● **EXCERPTED PASSAGE**
What lovely red tape and management they have. I say management because you know that no regular peon came up with that mess of a system.
 
Aren't all java updates critical?

Anyways just forget the numbers and keep them coming guys, I look forward to patching java every time I visit my dad. That was not a joke, except maybe the look forward part.
 
Oh boy I would have loved to have sat in on that development meeting when they worked that idea up.

Too much coffee I think.
 
More from article:

"Limited Update releases will be numbered in multiples of 20," the document said. "We intend for Critical Patch Updates to continue to use odd numbers. The numbers will be calculated by adding multiples of five to the prior Limited Update and when needed adding one to keep the resulting number odd."

What lovely red tape and management they have. I say management because you know that no regular peon came up with that mess of a system.

yeah, no regular person with any semblance of sanity or competence would have come up with this numbering system. It has to be one of those managers who got their job because they were friends with some other manager or had a relative in some upper level management position or major shareholder.

I once had a migration project, moving from Windows NT 4 and Windows 2000 to Windows XP, where the leading VP had done all the planning. He'd just put up a timeline where each department gets two weeks to migrate, and didn't even bother to count the users in each department or talk to them about any programs that might need to be updated to work with XP. We had many stalls through the project, but one was the worst. Fourteen contractors ended up witting on our butts for 6 weeks doing nothing, getting paid $15 per hour, an 8 hour drive from home, sleeping in a local hotel, because one department had a huge Access 2.1 database that had to be migrated before the project could proceed. Then we had to get that whole department done within two weeks, when they had twice the number of users as the next largest department. We pulled 20 hours of over both weeks. This was a VP who got his job because his dad was on the board of directors. Totally incompetent. I've known other incompetent managers in my 16 year career, but this guy was the absolute worst.

● **DATASET EXTRACT**
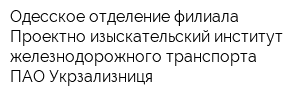 Одесское отделение филиала Проектно-изыскательский институт железнодорожного транспорта ПАО Укрзализниця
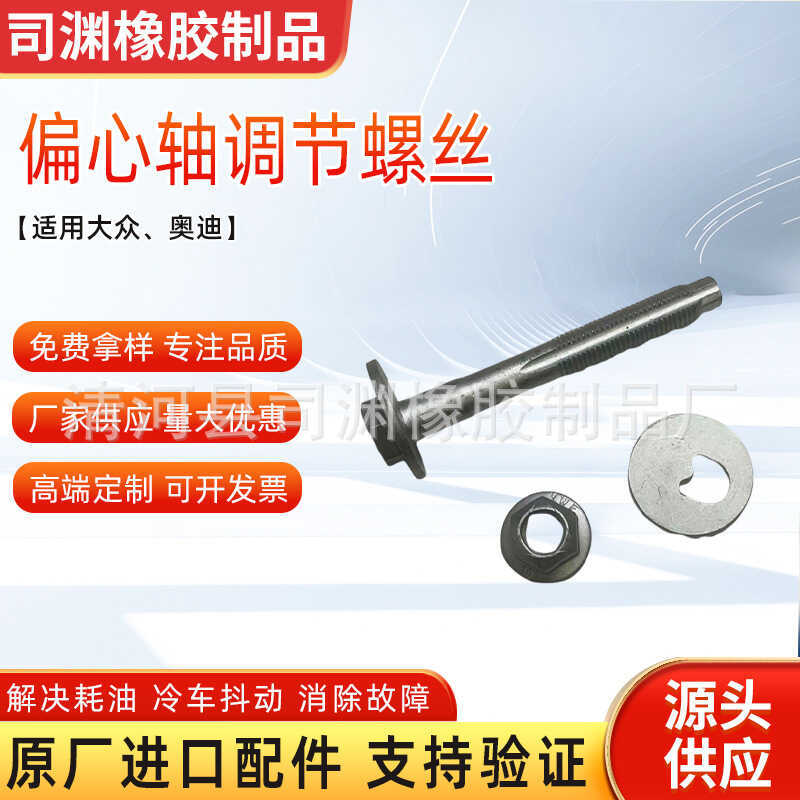 อะไหล่รถยนต์ Eccentric Bolt เหมาะสําหรับ Audi Eccentric Shaft Adjustment Screw 1K0 501 387 D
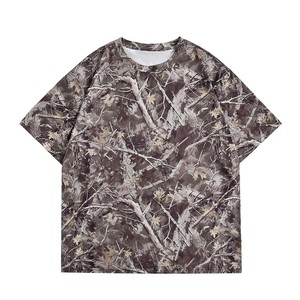 T-shirt oversize en coton 100% lavé, imprimé camouflage, best-seller, 230g - Product Image 2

● **EXERCISE OBJECTIVE**
Check each statement against the Java numbering discussion and answer yes or no, quoting the discussion's deciding words. 1. Limited Update releases are to be numbered in multiples of 20. 2. Critical Patch Updates are to use even numbers. 3. In the migration story, the contractors were paid $20 per hour. Use only the Java numbering discussion.

● **RESULT**
1. Yes: "Limited Update releases will be numbered in multiples of 20,"
2. No: "We intend for Critical Patch Updates to continue to use odd numbers."
3. No: "getting paid $15 per hour"